La primera ministra danesa, Mette Frederiksen, ha sido contundente: un ataque militar estadounidense contra un aliado detendría la OTAN en seco. "No van a tener ningún derecho sobre Groenlandia", enfatizó el eurodiputado Anders Vistisen, mientras expertos como Patrik Oksanen del Stockholm Free World Forum advierten que esta crisis representa una "victoria para Putin", al exponer fisuras internas que debilitan la imagen de la alianza. El silencio inicial del secretario general Mark Rutte se torna insostenible ante el creciente clamor europeo.
Del lado de las reacciones, líderes de Alemania, Francia, Reino Unido, España, Italia y Polonia firmaron una declaración conjunta en París el 6 de enero de 2025, afirmando que "solo Dinamarca y Groenlandia deciden sobre sus asuntos". La Unión Europea explora medidas drásticas: Per Clausen propone suspender acuerdos comerciales favorables a EE.UU., como aranceles transatlánticos, para ejercer presión económica. Otros, como Steven Everts del Instituto de Estudios de Seguridad de la UE, sugieren desplegar tropas europeas en la isla como gesto defensiva no confrontacional, demostrando compromiso sin escalada.

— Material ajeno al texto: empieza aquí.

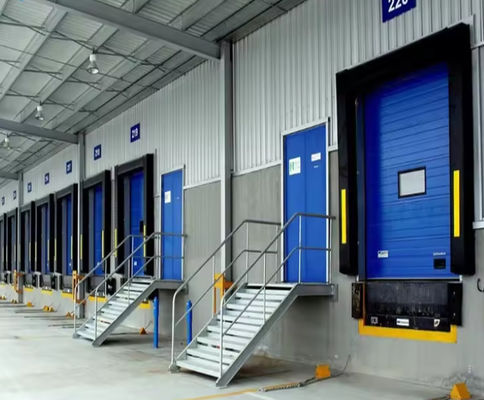 angepasste Farbe Lade-Dock-Schutz mit einfacher Installation Schwamm-Dock-Schutz von Industrie Tür Dock-Schutz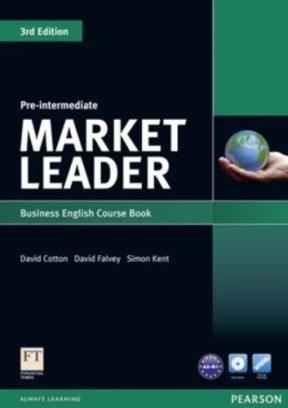 Papel MARKET LEADER PRE INTERMEDIATE BUSINESS ENGLISH COURSE BOOK (3RD EDITION)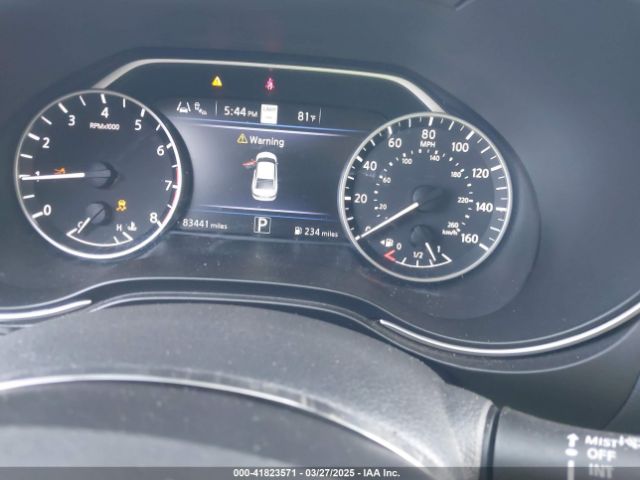 1N4AA6CV3LC371884 Nissan Maxima Sv Xtronic Cvt
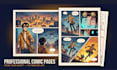 draw indie comic book illustration and comic art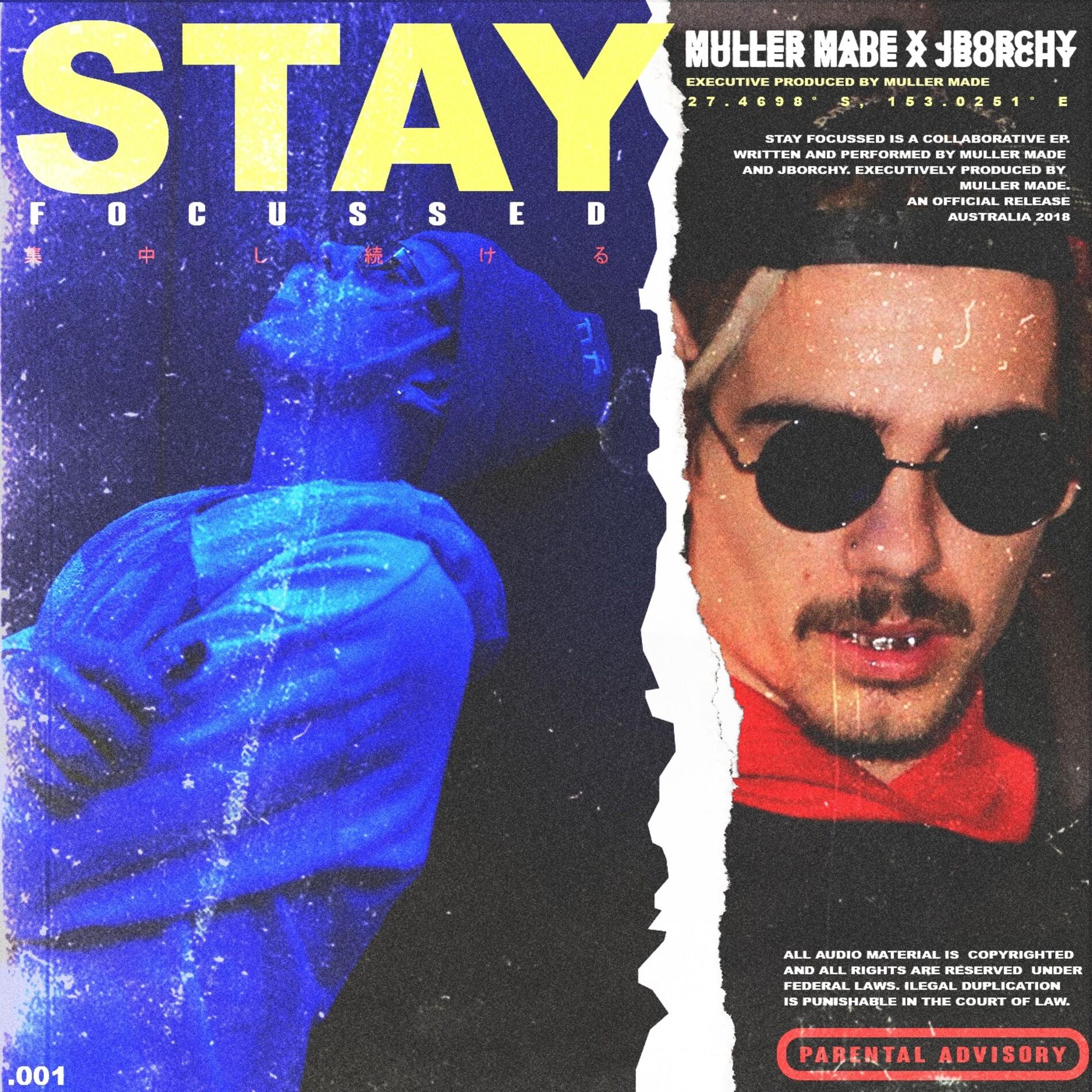 Album cover of Stay Focussed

Sin embargo, el margen de maniobra de Europa es alarmantemente estrecho. Analistas como Jamie Shea de Friends of Europe recomiendan aumentar la presencia militar mediante buques, maniobras conjuntas y bases aéreas rotatorias, junto a una intensificación diplomática para contrarrestar la influencia estadounidense en redes y medios. La Comisión Europea ha lanzado una consulta pública hasta marzo para actualizar su política ártica, incorporando a Groenlandia en fondos comunitarios. Pese a ello, una intervención armada de Trump podría verse como un "hecho consumado", según Anna Wieslander del Atlantic Council, dada la dependencia europea del paraguas de seguridad y tecnología de Washington.
Las implicaciones son globales: grietas irreparables en la OTAN, altos costos en sanciones económicas y un posible realineamiento geopolítico. Expertos como Ian Lesser del German Marshall Fund prevén que EE.UU. opte por presiones con "dólares" en lugar de tropas, similar a intervenciones recientes en Venezuela. Mientras los ciudadanos daneses expresan enfado pero no temor, la crisis subraya la vulnerabilidad de las alianzas en una era de unilateralismo trumpista. ¿Podrá Europa unirse para defender su soberanía, o cederá ante el gigante atlántico?